Oxymatrine Inhibits Influenza A Virus Replication and Inflammation via TLR4, p38 MAPK and NF-κB Pathways

• Main Authors: Jian-Ping Dai, Qian-Wen Wang, Yun Su, Li-Ming Gu, Hui-Xiong Deng, Xiao-Xuan Chen, Wei-Zhong Li, Kang-Sheng Li
• Format: Article
• Language: English
• Published: MDPI AG 2018-03-01
• Series: International Journal of Molecular Sciences
• Subjects: Oxymatrine; influenza A virus; TLR; MAPK; NF-κB
• Online Access: http://www.mdpi.com/1422-0067/19/4/965

Oxymatrine (OMT) is a strong immunosuppressive agent that has been used in the clinic for many years. In the present study, by using plaque inhibition, luciferase reporter plasmids, qRT-PCR, western blotting, and ELISA assays, we have investigated the effect and mechanism of OMT on influenza A virus (IAV) replication and IAV-induced inflammation in vitro and in vivo. The results showed that OMT had excellent anti-IAV activity on eight IAV strains in vitro.
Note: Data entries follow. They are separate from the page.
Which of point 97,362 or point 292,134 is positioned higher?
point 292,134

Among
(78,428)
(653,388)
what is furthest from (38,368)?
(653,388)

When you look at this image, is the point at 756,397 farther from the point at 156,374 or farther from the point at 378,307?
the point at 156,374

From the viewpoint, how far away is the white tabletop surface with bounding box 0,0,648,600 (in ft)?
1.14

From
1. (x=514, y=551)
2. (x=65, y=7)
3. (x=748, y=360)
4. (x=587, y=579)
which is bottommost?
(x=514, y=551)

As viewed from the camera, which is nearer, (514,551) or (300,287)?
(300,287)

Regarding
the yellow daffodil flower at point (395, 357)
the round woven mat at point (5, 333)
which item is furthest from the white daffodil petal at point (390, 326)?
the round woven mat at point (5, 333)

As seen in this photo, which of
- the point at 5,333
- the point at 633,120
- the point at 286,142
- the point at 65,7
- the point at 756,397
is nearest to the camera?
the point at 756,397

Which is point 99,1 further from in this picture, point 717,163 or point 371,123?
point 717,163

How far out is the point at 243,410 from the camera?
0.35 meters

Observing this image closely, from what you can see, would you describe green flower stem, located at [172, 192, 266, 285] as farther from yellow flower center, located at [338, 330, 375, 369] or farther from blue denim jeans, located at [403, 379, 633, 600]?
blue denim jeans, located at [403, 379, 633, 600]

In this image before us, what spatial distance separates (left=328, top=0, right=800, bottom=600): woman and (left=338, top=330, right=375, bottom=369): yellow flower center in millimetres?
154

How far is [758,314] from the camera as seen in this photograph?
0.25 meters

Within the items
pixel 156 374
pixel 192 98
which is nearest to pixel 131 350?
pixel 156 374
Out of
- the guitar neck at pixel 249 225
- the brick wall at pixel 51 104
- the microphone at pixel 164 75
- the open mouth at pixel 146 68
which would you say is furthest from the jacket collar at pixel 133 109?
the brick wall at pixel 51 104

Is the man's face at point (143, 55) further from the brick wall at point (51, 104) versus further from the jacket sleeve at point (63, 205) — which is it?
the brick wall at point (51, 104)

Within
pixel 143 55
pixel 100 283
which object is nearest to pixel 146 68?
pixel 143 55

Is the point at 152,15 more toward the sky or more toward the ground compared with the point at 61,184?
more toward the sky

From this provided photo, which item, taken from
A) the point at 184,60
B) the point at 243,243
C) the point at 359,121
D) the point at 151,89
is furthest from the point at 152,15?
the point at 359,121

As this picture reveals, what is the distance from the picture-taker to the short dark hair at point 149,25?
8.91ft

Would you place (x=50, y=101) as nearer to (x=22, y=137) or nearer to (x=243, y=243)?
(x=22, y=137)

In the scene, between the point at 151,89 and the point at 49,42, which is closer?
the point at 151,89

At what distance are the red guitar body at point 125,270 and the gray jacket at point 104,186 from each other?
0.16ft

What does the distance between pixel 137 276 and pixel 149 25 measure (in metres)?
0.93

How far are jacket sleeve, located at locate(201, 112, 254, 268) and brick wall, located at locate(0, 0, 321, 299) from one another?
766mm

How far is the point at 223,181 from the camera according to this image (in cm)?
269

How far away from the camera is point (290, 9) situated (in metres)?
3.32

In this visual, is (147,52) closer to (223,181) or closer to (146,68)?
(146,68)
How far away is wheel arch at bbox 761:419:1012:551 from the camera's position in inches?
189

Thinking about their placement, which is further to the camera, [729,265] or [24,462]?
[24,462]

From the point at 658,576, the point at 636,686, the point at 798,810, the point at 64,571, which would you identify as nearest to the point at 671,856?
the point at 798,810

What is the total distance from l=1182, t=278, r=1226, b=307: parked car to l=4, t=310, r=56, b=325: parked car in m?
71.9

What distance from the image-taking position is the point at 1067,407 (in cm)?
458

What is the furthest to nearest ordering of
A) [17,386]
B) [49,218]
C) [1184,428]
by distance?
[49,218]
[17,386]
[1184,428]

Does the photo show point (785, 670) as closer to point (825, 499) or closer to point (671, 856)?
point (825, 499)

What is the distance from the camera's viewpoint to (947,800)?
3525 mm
OMT could significantly decrease the promoter activity of TLR3, TLR4, TLR7, MyD88, and TRAF6 genes, inhibit IAV-induced activations of Akt, ERK1/2, p38 MAPK, and NF-κB pathways, and suppress the expressions of inflammatory cytokines and MMP-2/-9. Activators of TLR4, p38 MAPK and NF-κB pathways could significantly antagonize the anti-IAV activity of OMT in vitro, including IAV replication and IAV-induced cytopathogenic effect (CPE). Furthermore, OMT could reduce the loss of body weight, significantly increase the survival rate of IAV-infected mice, decrease the lung index, pulmonary inflammation and lung viral titter, and improve pulmonary histopathological changes. In conclusion, OMT possesses anti-IAV and anti-inflammatory activities, the mechanism of action may be linked to its ability to inhibit IAV-induced activations of TLR4, p38 MAPK, and NF-κB pathways.